The key points to sum up for the material system is the following.:

Non visual materials stem from a visual domain counterpart through the semantic mapping defined below.
Non visual materials are defined by a csv map (legacy) or through USD attribution (current)
Materials are easy to use and map
Easily re-mapped and re-defined for maximum extendability

This is the full feature list of the Nvidia BSDF sub components defining the behaviors derived from the input properties.:

Simple BSDF behaviors like Constant and Default lambertian
Complex BSDF behaviors for full radiometric accountability respecting the materials physical and spectral properties
BSDF response function for reflection/transmission for material boundaries, volumes, and layers
    This includes on sided (air-to-material and vice versa) as well as double sided (air-material-air) boundary types
Allow sampling to define next even contribution (i.e. continuation rays)
Ready params for various material bases, wave types, and spectral ranges
Deterministic
Optionally usable by users in combination of NV utils
Optional Phase and Polarization
Optional coating and layers boundary interactions (multilayer inter-reflection and inter-transmission functions)

Nvidia Non Visual Materials

There is a limited set of materials, but still rather complete, that exist with the current sensors material infrastructure. The details about the material behaviors, properties and how their implementations come together will not be discussed, however the list can be identified. Here is the list of existing materials for the current release:

ConstantMaterial
DefaultMaterial
CoreMaterial
RetroReflectiveMaterial
AcousticMaterial
CompositeMaterial

The ConstantMaterial BSDF is a simple constant value that is returned from every surface. No complex boundary interactions are computed with this BSDF type. The DefaultMaterial BSDF is a simple lambertian returning a cosine weighted response with a set factor that has a default value of 0.15. The CoreMaterial BSDF is more complex computing responses for diffuse and specular coefficients based upon the material properties resulting in reflection and transmission elements. The RetroReflectiveMaterial is the same as the CoreMaterial BSDF but includes retro reflective aspects of the material surface enhancing reflection returns in accordance to retro reflective surface types.

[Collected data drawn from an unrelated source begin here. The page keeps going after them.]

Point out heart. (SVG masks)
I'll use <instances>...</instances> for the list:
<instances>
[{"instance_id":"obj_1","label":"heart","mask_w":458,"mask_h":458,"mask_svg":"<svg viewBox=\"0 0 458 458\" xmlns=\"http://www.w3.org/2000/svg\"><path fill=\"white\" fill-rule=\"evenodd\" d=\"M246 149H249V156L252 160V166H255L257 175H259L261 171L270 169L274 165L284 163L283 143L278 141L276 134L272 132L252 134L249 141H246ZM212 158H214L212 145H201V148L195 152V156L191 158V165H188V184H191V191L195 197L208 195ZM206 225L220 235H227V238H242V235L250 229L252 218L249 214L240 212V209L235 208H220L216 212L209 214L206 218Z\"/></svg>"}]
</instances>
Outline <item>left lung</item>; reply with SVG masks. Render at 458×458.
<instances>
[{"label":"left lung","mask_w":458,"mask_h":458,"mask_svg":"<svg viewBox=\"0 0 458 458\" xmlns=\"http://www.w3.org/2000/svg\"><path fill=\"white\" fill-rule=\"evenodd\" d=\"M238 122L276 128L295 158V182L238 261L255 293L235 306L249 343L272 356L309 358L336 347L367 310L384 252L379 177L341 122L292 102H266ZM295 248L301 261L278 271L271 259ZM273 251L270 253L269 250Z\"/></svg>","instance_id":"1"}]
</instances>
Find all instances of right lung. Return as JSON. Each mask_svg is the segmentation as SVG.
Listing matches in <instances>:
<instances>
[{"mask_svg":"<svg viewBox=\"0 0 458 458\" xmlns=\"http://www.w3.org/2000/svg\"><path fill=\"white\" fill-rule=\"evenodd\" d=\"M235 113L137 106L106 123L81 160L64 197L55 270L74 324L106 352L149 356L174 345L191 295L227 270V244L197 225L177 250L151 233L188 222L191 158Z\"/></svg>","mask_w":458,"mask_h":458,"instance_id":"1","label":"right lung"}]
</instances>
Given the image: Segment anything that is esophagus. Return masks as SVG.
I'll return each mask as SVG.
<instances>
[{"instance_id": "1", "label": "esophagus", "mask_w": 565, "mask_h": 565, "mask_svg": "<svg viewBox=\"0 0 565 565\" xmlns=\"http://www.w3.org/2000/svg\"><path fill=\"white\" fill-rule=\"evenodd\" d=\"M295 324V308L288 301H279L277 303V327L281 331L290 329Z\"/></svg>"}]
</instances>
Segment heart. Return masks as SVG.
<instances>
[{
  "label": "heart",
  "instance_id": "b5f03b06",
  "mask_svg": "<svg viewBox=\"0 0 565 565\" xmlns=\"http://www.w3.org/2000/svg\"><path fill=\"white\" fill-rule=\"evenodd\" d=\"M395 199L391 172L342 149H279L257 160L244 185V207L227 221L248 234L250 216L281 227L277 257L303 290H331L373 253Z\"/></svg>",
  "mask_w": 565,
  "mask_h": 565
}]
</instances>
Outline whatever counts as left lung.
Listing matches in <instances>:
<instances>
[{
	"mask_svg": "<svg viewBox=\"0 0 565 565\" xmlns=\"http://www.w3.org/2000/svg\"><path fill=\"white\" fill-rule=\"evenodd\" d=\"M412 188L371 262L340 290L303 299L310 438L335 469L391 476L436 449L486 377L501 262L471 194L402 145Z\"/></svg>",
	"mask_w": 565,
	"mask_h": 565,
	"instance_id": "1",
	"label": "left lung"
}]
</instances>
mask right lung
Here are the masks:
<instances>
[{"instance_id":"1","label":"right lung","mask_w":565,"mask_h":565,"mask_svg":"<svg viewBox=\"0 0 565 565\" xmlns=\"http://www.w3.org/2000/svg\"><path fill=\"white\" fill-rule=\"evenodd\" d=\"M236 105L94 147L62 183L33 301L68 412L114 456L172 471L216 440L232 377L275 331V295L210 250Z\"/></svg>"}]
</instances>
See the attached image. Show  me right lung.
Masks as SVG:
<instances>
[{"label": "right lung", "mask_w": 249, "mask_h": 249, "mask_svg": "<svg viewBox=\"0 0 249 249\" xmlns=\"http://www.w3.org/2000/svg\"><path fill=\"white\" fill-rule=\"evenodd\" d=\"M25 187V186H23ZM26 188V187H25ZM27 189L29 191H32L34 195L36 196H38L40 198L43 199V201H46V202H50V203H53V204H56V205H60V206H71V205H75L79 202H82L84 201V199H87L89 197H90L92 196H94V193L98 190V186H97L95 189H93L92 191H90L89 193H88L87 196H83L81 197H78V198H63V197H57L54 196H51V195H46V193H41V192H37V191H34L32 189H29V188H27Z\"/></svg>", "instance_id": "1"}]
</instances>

The AcousticMaterial is a BSDF specific to ultrasonic sensor models that uses physical properties, rather than optical properties, for computing reflections and transmissions for mechanical wave types The CompositeMaterial is a collection of the DefaultMaterial, CoreMaterial, and RetroReflectiveMaterial. It is primarily used in the more sophisticated material attribution described below. The CoreMaterial, CompositeMaterial, RetroReflectiveMaterial, and AcousticMaterial must be configured by an NvMatConfig instance in order to specify material parameterizations for different surfaces.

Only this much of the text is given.